The news that all migrants arriving in small boats at Dover will be tagged with a facial recognition device deserves more attention. What exactly are these gadgets? Do they work properly? What will they be used for?
Cultural bias
My first worry is, will they recognise black or dark faces? This is not just a matter of light and dark. It reaches into how the software is normed in the first place. Going right back to when I was training as a teacher in London (long before the internet) I recall doing a survey of a box of reading cards (SRA), supposedly for universal use, and finding that many of the cards were too specific to the dominant culture (ie American, so including baseball sports) to be useful in Southern African primary schools.
At the same time, I also looked at multichoice questions in IQ tests and also found they were too normed on this phony claim to be universal.
Then there were computers
Once computer text applications became widely used in the 1990s, I was eager to use the pictures from clipart. But, alas, nearly all of them were, in those days, of blonde barbie doll type, shaped by American ideas of normal office life.
I had a similar problem with some software alarmingly entitled “Dragon Speaking Naturally” which was supposed to pick up one’s voice peculiarities and make it easier to transcribe from one’s own recordings. But the software was normed on accents too different from my own to be of any use.
I realise that in the two-three decades since these trials of an early adopter, such programmes have improved as has the diversity of clipart. But the lesson I draw is: beware the first versions of new software!
What do you see?
There are real cultural differences in how people identify each other visually.
I used to run classes for immigration officials in Botswana, and one topic in the curriculum involved communication about identity papers. So I usually warmed up the topic by asking the students how they identified people in real life, facially. They often mentioned the ears and the neck. I do not think these would have been the first mentioned in a class of white people or Asians.
Recognition software has to be trained on hundreds of real-life pictures. The first question is were there enough in the sample to include all types of black people?
----
• What you need to do:
a – According to the article on facial recognition tags, why was the speech transcription software "Dragon Speaking Naturally" of no use to the writer?
b – Retype the part of the article on facial recognition tags that opens with the words containing "Then there were" and closes with "normal office life.".
The items that come next are separate material with no connection to the article.

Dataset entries
----
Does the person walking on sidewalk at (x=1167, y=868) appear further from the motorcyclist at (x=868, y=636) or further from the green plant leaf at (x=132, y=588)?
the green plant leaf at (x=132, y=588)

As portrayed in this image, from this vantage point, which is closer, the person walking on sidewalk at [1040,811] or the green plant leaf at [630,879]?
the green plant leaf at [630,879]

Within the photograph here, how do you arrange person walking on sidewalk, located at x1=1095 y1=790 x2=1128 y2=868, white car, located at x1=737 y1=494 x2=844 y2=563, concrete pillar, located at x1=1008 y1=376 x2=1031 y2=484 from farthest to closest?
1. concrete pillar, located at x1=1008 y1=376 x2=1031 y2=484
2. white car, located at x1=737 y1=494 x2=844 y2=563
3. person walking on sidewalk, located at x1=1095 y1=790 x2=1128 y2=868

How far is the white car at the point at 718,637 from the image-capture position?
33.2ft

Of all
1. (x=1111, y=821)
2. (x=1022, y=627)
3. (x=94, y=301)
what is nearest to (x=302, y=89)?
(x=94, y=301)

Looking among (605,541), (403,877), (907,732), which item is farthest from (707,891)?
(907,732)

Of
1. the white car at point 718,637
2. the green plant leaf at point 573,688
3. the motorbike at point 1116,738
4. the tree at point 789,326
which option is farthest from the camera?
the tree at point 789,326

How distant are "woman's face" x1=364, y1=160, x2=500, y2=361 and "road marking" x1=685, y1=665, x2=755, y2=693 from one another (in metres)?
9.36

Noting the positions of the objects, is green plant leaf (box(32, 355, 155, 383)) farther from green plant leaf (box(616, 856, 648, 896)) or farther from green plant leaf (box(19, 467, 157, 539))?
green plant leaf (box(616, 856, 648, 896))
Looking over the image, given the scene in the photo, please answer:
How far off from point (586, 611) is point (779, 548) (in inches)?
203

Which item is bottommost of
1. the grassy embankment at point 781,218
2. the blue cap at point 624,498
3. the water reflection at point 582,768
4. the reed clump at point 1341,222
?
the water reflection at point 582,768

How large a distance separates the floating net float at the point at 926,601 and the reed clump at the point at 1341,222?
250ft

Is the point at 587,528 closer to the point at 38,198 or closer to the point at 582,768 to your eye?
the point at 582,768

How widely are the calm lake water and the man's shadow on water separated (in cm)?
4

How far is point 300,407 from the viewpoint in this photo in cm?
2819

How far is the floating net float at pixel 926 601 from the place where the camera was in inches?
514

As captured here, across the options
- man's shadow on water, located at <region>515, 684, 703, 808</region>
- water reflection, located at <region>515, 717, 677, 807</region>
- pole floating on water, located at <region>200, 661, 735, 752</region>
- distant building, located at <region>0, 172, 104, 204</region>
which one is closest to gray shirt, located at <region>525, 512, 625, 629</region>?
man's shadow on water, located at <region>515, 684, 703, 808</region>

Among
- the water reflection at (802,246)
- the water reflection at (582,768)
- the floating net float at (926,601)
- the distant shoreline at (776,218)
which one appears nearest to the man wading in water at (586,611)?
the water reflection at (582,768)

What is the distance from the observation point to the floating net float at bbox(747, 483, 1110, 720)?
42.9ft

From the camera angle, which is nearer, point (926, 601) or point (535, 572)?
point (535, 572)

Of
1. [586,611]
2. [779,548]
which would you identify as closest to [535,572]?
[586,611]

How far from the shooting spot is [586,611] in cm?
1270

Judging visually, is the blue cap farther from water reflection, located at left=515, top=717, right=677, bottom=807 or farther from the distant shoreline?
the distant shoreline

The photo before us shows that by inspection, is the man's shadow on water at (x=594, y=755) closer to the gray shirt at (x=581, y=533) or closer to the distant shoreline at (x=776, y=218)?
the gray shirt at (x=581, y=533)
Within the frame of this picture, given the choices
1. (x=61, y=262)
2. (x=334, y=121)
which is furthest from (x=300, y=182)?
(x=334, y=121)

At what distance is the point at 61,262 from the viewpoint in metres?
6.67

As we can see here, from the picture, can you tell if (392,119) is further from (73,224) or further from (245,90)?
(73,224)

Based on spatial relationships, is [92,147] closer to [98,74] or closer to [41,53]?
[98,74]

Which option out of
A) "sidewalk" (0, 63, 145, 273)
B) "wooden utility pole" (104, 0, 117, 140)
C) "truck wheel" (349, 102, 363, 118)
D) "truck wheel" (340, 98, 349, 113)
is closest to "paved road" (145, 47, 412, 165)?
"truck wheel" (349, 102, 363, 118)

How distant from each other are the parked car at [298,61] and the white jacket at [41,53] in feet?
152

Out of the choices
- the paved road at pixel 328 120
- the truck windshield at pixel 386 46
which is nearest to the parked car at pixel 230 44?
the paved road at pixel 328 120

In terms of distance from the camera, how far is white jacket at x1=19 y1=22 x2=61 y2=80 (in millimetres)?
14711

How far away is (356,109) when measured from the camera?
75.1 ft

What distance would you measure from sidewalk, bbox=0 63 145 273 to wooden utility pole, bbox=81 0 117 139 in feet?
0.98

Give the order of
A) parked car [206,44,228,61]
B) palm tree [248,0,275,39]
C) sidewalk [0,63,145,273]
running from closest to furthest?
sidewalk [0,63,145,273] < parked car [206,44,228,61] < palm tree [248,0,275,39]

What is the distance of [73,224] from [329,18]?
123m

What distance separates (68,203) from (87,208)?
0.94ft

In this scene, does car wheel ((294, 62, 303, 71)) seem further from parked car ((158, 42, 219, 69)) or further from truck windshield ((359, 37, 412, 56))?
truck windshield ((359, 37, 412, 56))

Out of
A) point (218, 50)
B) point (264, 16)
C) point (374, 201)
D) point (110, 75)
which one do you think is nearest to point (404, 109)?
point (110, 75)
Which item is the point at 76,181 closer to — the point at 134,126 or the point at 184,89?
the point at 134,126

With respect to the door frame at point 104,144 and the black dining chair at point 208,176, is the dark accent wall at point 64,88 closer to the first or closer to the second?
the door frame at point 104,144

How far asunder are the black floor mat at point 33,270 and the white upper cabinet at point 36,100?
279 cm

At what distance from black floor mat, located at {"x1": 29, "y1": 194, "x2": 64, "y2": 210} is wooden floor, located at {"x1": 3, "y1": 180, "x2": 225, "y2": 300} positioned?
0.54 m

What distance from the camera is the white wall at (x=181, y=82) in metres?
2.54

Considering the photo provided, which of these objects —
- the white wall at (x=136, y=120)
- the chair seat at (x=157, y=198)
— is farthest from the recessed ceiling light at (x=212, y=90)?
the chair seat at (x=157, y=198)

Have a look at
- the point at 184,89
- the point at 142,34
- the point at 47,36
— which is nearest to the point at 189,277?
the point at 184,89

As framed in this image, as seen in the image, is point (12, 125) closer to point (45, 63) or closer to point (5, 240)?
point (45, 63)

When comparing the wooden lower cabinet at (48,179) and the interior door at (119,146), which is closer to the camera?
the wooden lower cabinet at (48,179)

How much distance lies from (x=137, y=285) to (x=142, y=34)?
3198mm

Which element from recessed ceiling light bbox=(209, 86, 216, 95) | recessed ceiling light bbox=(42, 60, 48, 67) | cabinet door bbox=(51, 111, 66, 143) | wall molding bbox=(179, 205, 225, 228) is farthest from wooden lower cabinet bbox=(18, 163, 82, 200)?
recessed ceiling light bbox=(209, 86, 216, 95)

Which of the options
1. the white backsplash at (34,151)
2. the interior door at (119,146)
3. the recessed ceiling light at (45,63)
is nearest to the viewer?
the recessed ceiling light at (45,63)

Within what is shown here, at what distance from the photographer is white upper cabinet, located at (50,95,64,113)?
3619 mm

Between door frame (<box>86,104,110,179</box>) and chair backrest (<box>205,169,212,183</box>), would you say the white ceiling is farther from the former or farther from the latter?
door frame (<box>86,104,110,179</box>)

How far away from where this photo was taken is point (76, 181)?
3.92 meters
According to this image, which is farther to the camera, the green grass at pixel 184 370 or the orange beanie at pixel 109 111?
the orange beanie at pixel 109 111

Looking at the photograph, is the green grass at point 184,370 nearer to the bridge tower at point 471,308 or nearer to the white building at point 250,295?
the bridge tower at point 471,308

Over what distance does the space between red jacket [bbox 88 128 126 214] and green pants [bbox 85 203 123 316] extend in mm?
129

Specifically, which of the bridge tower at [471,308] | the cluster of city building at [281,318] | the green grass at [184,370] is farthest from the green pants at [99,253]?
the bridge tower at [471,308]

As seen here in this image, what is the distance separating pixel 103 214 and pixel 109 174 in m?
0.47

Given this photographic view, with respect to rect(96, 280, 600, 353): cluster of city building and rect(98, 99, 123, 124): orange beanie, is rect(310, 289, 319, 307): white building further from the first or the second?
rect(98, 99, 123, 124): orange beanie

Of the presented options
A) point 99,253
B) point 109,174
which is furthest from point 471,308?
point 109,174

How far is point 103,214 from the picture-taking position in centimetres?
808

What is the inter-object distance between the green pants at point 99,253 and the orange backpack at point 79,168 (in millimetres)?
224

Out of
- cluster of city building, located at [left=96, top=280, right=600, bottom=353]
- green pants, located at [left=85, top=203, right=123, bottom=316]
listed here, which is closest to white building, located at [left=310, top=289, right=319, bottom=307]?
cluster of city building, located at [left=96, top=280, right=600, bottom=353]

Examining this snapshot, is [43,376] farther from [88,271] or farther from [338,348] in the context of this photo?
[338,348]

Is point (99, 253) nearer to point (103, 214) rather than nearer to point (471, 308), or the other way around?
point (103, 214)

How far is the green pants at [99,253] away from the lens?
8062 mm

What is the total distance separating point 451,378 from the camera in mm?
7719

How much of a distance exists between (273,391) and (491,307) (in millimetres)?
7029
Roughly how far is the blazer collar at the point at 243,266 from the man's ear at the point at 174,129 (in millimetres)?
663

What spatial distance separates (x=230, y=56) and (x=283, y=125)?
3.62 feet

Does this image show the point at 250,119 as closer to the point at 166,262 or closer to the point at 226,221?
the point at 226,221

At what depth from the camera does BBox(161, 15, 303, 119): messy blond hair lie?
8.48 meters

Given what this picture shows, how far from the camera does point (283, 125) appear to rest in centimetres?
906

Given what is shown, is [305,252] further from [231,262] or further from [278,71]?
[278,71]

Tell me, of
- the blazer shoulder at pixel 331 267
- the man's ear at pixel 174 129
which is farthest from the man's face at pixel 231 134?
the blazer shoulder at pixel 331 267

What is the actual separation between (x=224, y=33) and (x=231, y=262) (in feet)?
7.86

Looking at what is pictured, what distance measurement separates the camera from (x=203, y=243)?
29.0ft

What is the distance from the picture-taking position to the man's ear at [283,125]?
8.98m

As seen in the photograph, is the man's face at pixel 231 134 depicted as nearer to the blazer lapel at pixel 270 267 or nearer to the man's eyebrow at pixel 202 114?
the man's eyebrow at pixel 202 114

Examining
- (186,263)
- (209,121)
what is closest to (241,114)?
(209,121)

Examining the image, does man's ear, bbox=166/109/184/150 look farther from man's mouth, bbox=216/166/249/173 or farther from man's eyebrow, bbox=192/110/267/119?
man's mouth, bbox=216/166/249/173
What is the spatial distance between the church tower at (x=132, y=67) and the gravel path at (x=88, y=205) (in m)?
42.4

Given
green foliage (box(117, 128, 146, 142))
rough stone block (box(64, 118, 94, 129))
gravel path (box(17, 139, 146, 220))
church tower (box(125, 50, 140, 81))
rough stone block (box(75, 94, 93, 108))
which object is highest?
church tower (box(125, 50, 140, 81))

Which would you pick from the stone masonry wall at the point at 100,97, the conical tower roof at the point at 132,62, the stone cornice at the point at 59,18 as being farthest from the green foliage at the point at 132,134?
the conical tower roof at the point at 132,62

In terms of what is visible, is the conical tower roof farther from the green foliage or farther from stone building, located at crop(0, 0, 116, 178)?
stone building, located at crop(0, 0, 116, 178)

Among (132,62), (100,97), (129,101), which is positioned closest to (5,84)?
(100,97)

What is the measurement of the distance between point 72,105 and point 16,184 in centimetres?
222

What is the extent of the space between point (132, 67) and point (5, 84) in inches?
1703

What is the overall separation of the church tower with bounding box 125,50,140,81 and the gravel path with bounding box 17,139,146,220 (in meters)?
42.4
----
• Answer set:
a – The software had been normed on accents too different from the writer's own. It was meant to pick up the user's voice peculiarities and make transcribing one's own recordings easier, but it could not handle that accent.

b –
Then there were computers
Once computer text applications became widely used in the 1990s, I was eager to use the pictures from clipart. But, alas, nearly all of them were, in those days, of blonde barbie doll type, shaped by American ideas of normal office life.